When your spouse or other family member exhibits symptoms and is diagnosed with dementia, like Alzheimer's Disease or Vascular Dementia, it is scary and overwhelming. There are so many questions, and the last thing you probably want to worry about is the array of legal issues to consider. Unfortunately, getting your documents prepared and organized is an important and necessary part of the journey, and doing so during the early stages on can make the entire process a little smoother along the way.

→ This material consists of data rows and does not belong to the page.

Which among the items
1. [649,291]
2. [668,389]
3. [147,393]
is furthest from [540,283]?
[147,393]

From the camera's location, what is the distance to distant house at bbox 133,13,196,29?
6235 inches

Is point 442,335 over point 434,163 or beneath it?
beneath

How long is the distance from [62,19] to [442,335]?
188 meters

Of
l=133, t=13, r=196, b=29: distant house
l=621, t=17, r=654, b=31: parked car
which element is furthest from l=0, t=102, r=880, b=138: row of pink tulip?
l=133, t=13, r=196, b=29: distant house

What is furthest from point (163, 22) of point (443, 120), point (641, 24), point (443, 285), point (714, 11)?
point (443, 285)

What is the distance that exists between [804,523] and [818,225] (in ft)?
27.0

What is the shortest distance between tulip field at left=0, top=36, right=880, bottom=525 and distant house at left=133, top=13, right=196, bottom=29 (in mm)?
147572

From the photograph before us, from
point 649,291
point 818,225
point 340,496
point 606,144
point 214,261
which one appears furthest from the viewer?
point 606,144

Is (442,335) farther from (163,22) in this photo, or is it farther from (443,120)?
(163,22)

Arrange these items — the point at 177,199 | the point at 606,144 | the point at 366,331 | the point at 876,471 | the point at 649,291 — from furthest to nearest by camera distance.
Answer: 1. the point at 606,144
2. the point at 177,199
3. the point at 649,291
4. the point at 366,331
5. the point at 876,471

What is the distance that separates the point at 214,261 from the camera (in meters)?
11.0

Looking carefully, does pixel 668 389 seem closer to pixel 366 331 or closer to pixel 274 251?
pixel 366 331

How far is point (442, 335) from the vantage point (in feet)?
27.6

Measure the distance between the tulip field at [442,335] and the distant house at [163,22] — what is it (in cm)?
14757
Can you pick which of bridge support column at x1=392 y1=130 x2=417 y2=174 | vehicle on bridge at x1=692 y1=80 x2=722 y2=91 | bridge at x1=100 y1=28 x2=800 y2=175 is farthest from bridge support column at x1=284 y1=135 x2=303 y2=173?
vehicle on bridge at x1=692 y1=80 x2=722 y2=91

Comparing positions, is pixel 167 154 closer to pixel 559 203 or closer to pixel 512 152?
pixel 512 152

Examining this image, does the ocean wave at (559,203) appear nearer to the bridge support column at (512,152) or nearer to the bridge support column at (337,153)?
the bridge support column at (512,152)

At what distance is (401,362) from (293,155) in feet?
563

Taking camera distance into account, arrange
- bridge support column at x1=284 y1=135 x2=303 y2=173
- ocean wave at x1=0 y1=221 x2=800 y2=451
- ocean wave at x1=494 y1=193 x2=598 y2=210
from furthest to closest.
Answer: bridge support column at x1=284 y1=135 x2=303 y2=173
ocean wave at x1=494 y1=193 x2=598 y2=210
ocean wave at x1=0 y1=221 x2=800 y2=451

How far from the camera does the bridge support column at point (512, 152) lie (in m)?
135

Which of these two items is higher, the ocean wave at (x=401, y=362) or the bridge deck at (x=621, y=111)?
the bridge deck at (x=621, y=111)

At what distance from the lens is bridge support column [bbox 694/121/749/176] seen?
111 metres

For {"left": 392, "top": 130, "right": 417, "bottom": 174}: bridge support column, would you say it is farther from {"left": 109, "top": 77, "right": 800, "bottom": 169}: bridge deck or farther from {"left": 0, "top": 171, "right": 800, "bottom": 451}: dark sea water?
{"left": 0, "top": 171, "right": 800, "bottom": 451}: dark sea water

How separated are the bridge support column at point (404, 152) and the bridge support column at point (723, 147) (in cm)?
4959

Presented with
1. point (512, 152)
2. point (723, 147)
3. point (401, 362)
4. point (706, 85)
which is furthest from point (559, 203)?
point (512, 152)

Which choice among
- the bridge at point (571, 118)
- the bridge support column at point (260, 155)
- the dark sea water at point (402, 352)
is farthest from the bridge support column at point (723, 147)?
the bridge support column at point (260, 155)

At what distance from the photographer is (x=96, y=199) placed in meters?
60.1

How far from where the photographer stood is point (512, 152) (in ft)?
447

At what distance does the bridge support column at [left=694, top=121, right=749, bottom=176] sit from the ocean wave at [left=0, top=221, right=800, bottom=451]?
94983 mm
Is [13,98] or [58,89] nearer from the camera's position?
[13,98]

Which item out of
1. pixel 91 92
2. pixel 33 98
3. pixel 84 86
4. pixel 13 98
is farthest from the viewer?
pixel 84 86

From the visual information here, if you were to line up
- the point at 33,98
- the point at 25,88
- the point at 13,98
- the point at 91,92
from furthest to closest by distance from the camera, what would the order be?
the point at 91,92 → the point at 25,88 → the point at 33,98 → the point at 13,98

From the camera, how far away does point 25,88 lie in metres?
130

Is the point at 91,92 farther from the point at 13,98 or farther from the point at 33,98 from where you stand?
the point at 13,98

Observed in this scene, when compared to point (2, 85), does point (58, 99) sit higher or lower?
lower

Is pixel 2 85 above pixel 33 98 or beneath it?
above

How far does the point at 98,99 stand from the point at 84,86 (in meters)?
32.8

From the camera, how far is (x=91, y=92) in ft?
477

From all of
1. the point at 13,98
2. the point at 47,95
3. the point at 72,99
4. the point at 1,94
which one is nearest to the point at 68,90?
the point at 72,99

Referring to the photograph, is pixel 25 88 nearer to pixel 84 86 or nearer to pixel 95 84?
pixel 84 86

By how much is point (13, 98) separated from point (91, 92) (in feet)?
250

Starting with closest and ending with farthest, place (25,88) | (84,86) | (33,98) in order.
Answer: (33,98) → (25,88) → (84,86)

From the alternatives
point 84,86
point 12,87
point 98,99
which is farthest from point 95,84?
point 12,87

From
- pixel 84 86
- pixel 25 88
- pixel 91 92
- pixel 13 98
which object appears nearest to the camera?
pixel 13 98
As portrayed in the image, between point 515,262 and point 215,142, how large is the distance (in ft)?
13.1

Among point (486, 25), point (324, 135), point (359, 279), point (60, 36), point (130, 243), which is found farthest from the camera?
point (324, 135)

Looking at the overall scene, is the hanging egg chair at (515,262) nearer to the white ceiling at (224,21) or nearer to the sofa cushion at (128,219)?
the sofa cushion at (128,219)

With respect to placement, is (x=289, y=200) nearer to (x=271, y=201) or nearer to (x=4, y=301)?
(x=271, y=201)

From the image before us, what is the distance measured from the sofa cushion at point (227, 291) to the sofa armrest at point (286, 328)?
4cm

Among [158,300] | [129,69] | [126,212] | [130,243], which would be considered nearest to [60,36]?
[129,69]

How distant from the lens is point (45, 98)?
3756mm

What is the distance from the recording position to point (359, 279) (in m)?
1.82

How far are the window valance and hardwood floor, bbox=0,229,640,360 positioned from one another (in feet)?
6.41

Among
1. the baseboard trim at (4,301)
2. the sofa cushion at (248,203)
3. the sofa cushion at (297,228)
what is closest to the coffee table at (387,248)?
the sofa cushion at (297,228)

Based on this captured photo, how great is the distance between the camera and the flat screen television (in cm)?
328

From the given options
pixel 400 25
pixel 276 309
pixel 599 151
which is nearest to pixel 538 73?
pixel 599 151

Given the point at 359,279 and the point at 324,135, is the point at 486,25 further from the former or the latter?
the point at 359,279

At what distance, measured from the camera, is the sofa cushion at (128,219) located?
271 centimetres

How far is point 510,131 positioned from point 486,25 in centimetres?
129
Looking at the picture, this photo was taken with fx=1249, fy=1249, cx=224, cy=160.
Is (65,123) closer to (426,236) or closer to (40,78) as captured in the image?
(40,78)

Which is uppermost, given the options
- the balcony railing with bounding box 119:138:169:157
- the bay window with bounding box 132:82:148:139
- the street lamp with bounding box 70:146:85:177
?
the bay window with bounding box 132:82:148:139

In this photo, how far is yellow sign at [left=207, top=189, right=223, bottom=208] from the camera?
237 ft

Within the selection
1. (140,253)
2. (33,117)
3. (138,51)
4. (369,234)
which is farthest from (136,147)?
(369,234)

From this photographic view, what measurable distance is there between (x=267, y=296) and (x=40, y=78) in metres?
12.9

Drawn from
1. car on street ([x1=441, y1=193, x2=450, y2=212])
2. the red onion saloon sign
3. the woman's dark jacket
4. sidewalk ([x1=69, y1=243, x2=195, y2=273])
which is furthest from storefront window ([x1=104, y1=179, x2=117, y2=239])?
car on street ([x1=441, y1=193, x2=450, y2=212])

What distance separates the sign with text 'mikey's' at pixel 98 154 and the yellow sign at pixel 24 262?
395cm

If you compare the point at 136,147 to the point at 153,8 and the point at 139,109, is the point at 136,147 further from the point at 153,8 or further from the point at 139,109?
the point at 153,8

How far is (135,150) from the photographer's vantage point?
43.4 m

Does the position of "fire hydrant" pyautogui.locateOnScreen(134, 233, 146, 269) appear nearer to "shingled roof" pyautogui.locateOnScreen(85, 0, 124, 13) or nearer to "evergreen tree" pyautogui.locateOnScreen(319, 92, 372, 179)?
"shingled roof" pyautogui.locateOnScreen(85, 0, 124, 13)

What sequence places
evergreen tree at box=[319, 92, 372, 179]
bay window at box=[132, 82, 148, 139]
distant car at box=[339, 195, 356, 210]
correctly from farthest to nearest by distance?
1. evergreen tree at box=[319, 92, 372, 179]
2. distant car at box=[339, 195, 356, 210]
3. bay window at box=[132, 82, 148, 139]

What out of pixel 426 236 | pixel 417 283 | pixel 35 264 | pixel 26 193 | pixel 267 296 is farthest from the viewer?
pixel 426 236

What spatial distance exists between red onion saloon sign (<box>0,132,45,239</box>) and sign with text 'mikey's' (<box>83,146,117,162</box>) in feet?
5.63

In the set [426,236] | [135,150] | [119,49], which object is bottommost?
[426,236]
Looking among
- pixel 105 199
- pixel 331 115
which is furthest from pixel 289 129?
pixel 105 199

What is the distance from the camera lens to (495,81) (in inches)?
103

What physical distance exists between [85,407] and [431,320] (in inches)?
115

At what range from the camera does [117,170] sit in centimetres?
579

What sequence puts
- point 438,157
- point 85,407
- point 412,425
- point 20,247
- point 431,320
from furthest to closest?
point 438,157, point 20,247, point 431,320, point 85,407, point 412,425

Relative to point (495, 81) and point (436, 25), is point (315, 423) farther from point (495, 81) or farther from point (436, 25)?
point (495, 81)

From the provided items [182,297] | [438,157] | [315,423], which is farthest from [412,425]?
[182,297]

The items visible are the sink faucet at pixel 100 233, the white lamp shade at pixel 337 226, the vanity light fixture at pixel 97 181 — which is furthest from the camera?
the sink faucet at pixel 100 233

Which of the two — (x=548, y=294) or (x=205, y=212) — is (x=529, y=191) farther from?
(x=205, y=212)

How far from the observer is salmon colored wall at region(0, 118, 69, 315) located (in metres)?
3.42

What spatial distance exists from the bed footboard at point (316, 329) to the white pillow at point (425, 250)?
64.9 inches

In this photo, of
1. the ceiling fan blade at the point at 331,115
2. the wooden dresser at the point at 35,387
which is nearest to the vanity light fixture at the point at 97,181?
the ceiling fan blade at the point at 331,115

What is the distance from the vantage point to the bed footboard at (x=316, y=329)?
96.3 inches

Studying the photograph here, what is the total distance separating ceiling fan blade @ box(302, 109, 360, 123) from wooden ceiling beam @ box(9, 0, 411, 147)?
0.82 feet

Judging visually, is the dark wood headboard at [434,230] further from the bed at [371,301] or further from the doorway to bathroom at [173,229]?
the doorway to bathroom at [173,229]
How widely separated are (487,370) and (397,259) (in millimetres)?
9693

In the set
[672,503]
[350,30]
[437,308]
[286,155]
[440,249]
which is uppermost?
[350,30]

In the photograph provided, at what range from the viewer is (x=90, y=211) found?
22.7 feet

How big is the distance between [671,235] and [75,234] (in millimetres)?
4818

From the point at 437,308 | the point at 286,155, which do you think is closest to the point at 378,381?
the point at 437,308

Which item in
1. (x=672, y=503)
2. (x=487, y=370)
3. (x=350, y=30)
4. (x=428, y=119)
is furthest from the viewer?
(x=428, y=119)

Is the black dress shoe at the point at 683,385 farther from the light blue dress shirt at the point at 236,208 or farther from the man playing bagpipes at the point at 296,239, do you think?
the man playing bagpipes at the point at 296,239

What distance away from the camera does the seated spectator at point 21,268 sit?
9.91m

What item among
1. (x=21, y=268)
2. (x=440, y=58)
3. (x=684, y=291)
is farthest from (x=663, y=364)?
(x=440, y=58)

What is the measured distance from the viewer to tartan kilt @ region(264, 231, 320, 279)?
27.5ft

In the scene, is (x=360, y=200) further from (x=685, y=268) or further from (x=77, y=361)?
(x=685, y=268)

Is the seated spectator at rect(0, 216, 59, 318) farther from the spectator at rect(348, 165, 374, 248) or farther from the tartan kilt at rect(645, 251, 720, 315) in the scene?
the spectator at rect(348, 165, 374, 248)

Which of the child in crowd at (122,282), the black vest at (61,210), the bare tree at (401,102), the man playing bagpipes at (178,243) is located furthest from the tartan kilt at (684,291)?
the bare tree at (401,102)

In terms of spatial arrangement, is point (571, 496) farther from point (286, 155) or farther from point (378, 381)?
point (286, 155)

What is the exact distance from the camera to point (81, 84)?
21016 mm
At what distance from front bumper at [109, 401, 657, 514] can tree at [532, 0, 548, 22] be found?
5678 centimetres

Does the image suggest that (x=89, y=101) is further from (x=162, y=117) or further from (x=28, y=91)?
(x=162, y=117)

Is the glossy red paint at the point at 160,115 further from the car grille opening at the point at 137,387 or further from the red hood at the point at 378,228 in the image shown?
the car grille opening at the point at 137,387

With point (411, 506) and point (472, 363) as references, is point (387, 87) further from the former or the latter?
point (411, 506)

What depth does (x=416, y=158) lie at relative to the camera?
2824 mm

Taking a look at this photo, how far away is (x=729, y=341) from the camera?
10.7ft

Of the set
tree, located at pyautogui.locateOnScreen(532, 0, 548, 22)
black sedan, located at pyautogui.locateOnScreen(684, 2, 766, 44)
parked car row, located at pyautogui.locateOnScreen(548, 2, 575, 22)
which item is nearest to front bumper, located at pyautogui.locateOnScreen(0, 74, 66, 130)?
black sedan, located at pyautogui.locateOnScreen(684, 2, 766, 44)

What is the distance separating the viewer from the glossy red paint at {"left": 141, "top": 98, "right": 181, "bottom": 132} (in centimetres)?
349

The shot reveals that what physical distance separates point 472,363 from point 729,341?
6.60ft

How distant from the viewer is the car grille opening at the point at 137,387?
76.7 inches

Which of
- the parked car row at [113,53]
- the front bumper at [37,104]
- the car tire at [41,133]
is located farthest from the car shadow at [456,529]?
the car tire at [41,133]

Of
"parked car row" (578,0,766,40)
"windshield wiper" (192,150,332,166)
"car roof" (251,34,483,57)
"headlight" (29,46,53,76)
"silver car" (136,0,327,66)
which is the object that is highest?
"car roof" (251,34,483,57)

There are a few legal documents you should be sure to obtain right away. If these documents already exist, ensure they contain the most up-to-date law and, most importantly, clearly express your loved one's current wishes. In either case, it is crucial that the patient handle this while he or she still has the mental capacity to make legal decisions.

The Necessary Documents

      1. Advanced Healthcare Directive (in some states, this is two documents — a Living Will and a Power of Attorney for Healthcare)
      2. Power of Attorney for Financial Matters
      3. Will
      4. Living Trust

Here is a definition and explanation of each to make it easier for you to understand:

Advanced Healthcare Directive

An Advance Healthcare Directive allows your loved one to inform medical professionals and family members what kind of care they want when they can't communicate those wishes themselves. As mentioned above, some states instead break this into a Living Will and a Durable Power of Attorney for Healthcare. Please check with an attorney in your state to confirm which document or documents are right for your loved one.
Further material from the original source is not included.